Section 7.04 — Amendments and Modifications: Waivers, alterations, modifications or amendments of a provision of this License shall not be binding unless such waiver, alteration, modification or amendment is in writing and signed by an authorized representative of both parties.
Section 7.05 — Severability: If a provision of this License is rendered invalid, the remaining provisions shall remain in full force and effect.
Section 7.06 — Captions: The headings and captions of this License are inserted for reference convenience and do not define, limit or describe the scope or intent of this License or any particular section, paragraph, or provision.
Section 7.07 — Counterparts: This License may be executed in multiple counterparts, each of which shall be an original, but which together shall constitute one and the same instrument.
Section 7.08 — Governing Law: This License is governed by the laws of the State of California and venue shall be County of Santa Clara, State of California
Section 7.09 — Notice: Notices shall be in writing and shall be deemed delivered in person when delivered by courier or mailed postage prepaid by Certified or Registered Mail — Return Receipt Requested — to the person and address designated below. Notice shall be deemed given on the date of receipt — as evidenced in the case of Certified or Registered Mail by Return Receipt.

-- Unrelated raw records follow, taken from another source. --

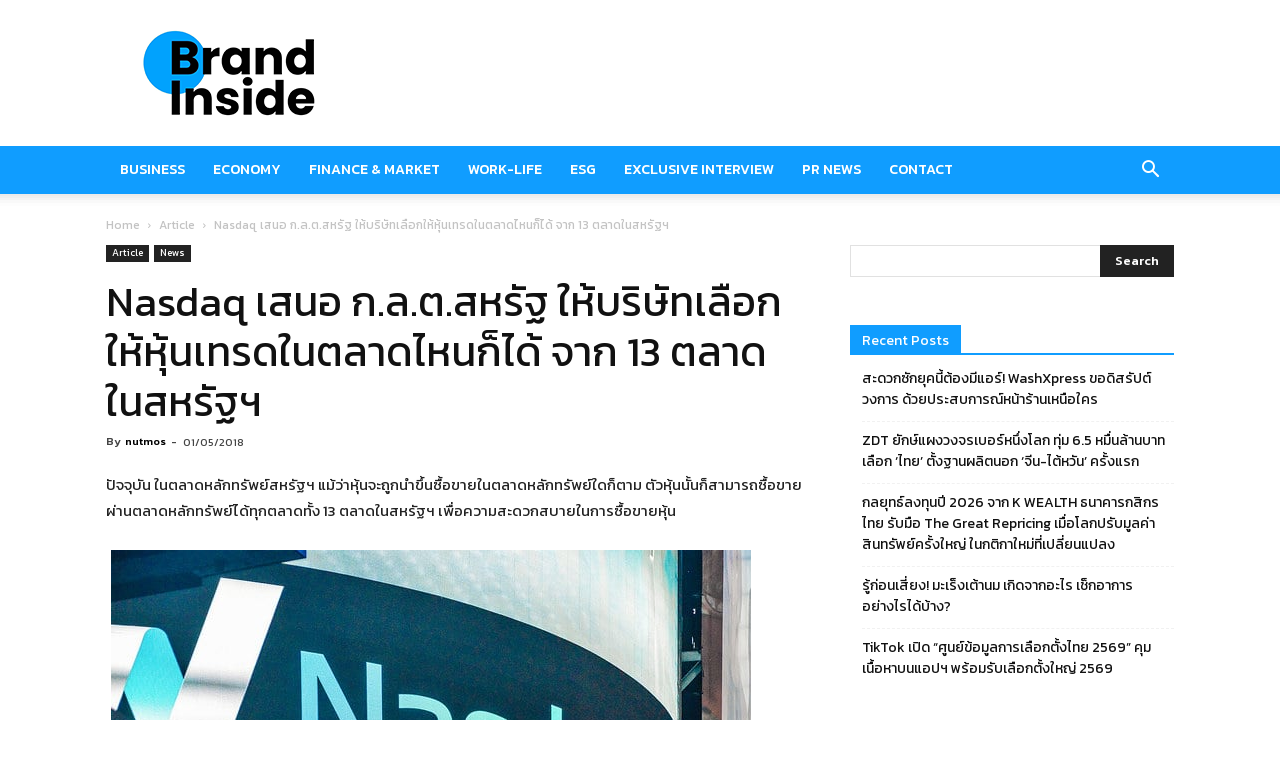

--- FILE ---
content_type: text/html; charset=utf-8
request_url: https://www.google.com/recaptcha/api2/aframe
body_size: 267
content:
<!DOCTYPE HTML><html><head><meta http-equiv="content-type" content="text/html; charset=UTF-8"></head><body><script nonce="G_g4CO_Gp7ojplcHVU3zaw">/** Anti-fraud and anti-abuse applications only. See google.com/recaptcha */ try{var clients={'sodar':'https://pagead2.googlesyndication.com/pagead/sodar?'};window.addEventListener("message",function(a){try{if(a.source===window.parent){var b=JSON.parse(a.data);var c=clients[b['id']];if(c){var d=document.createElement('img');d.src=c+b['params']+'&rc='+(localStorage.getItem("rc::a")?sessionStorage.getItem("rc::b"):"");window.document.body.appendChild(d);sessionStorage.setItem("rc::e",parseInt(sessionStorage.getItem("rc::e")||0)+1);localStorage.setItem("rc::h",'1768934981107');}}}catch(b){}});window.parent.postMessage("_grecaptcha_ready", "*");}catch(b){}</script></body></html>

Section 7.10 — Pronouns/Gender: Pronouns shall refer to the masculine, feminine, neuter, singular or plural as the context shall require.

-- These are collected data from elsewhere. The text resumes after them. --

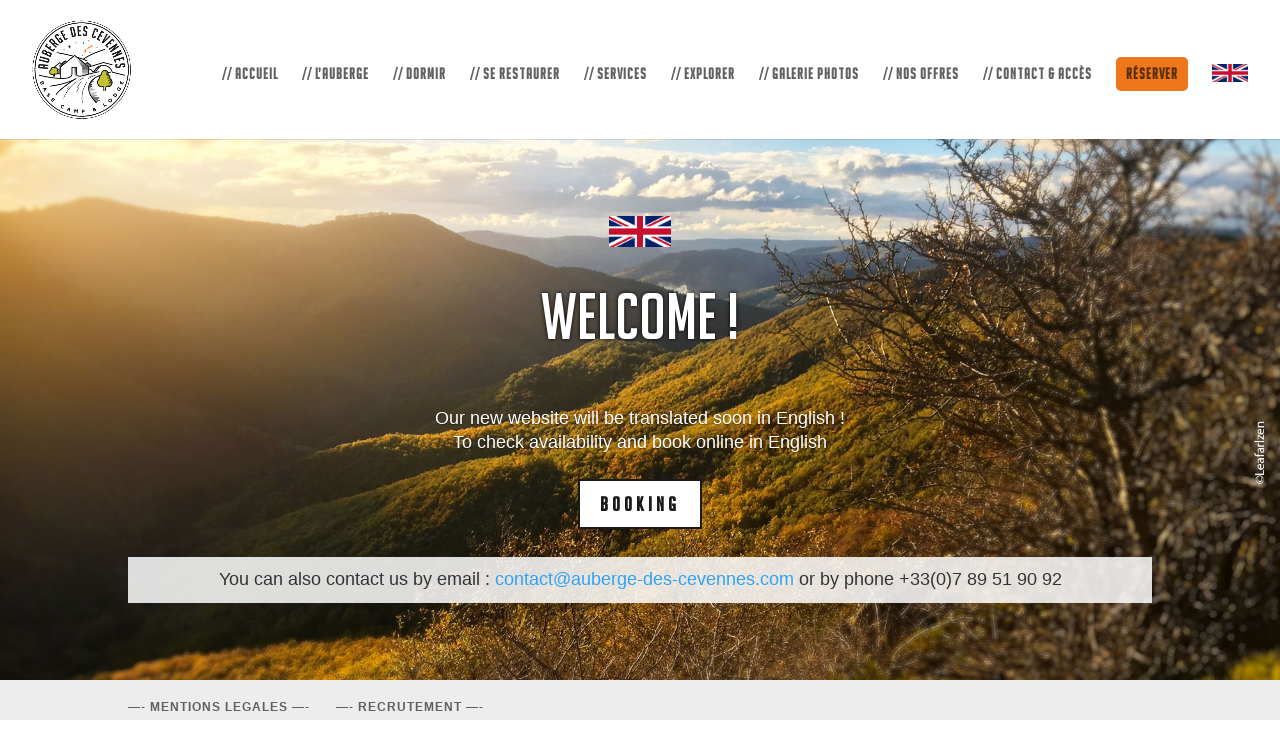

--- FILE ---
content_type: text/css
request_url: https://auberge-des-cevennes.com/wp-content/et-cache/2411/et-core-unified-deferred-2411.min.css?ver=1767477193
body_size: 63
content:
@font-face{font-family:"BIG NOODLE";font-display:swap;src:url("http://auberge-des-cevennes.com/wp-content/uploads/et-fonts/big_noodle_titling.ttf") format("truetype")}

Section 7.11 — Bankruptcy: If either party must institute, defend, appear or attend a bankruptcy proceeding as a result of the filing of bankruptcy by the other party, fees and expenses shall be born by the filing party. If either party has a bankruptcy proceeding filed against it, the other party shall recover attorney fees, expert witness fees, and other costs incurred by such other party in connection with the bankruptcy proceeding, hearing or trial.
Section 7.12 — Waiver: Waiver of breach of this License shall not constitute waiver of another breach. Failing to enforce a provision of this License shall not constitute a waiver or create an estoppel from enforcing such provision.

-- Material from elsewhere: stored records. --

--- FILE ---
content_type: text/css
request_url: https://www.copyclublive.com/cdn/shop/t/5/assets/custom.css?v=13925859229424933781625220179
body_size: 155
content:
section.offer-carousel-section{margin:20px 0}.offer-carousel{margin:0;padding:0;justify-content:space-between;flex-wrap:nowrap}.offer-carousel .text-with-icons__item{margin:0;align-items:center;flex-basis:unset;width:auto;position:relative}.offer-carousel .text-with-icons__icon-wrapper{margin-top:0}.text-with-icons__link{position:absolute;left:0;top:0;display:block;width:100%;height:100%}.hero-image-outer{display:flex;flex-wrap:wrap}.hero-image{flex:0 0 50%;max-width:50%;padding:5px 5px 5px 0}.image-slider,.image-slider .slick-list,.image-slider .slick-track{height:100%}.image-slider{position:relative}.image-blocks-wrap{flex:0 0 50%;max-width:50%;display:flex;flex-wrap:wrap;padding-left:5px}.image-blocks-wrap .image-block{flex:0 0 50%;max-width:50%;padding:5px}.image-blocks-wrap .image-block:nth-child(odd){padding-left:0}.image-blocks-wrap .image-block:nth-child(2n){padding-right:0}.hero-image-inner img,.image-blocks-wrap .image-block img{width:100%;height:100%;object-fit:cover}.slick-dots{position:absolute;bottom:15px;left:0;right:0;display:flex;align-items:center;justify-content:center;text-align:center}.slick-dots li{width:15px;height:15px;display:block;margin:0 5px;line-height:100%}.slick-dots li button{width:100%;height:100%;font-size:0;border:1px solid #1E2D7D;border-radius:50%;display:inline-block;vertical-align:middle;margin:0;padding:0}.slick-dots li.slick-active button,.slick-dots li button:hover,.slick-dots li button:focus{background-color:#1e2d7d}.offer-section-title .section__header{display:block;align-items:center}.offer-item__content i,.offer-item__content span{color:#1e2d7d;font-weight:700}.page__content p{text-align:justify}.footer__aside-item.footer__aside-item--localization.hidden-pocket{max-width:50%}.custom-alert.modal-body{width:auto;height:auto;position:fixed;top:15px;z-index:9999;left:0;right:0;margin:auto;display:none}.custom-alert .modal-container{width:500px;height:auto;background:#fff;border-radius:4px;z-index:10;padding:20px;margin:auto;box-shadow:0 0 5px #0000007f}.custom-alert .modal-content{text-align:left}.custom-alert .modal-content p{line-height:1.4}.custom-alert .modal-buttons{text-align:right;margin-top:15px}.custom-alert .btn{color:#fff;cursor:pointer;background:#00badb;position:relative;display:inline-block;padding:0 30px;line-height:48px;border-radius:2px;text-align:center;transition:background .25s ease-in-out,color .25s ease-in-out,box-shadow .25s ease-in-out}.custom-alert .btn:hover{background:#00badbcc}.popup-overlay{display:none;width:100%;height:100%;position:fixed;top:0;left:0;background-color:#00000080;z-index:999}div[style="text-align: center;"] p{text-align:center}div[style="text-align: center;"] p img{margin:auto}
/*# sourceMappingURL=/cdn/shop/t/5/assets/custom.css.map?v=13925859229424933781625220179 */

Section 7.13 — Relationship of the Parties: It is agreed that the relationship of the parties is primarily that of Licensee and Licensor. Nothing herein shall be construed as creating partnership, employment relationship, or agency relationship between the parties, or as authorizing either party to act as agent for the other. Each party maintains its separate identity.
Section 7.14 — Arbitration: Any controversy or claim arising out of or relating to this Agreement, or breach thereof, shall be settled by binding arbitration in accordance with the Arbitration Rules of JAMS in San Jose, California. Judgment upon the award rendered by the arbitrators may be entered in any court having jurisdiction thereof. Qualified Arbitrators shall be selected by the parties in accordance with the Arbitration Rules of JAMS. Each party shall have the right of discovery as set forth by the rules and procedures of JAMS. The Arbitration shall be administered by JAMS.
Section 7.15 — Assurances: Each party hereby represents and warrants that all representations, warranties, recitals, statements and information provided to each other under this License are true, correct and accurate as of the date of this License to the best of their knowledge.
Section 7.16 — Litigation Expense: In the event of litigation or arbitration arising out of this Agreement, each party shall pay its own costs and expenses of litigation and arbitration (excluding fees and expenses of arbitrators and administrative fees and expenses of arbitration).
Section 7.17 – Prohibited Uses: In no event shall the software be used for any purposes that would reasonably be construed as promoting lewd and lascivious activities or behavior. Software shall not be used to store legally sensitive information such as social security numbers, bank account numbers, or credit card numbers or driver’s license information.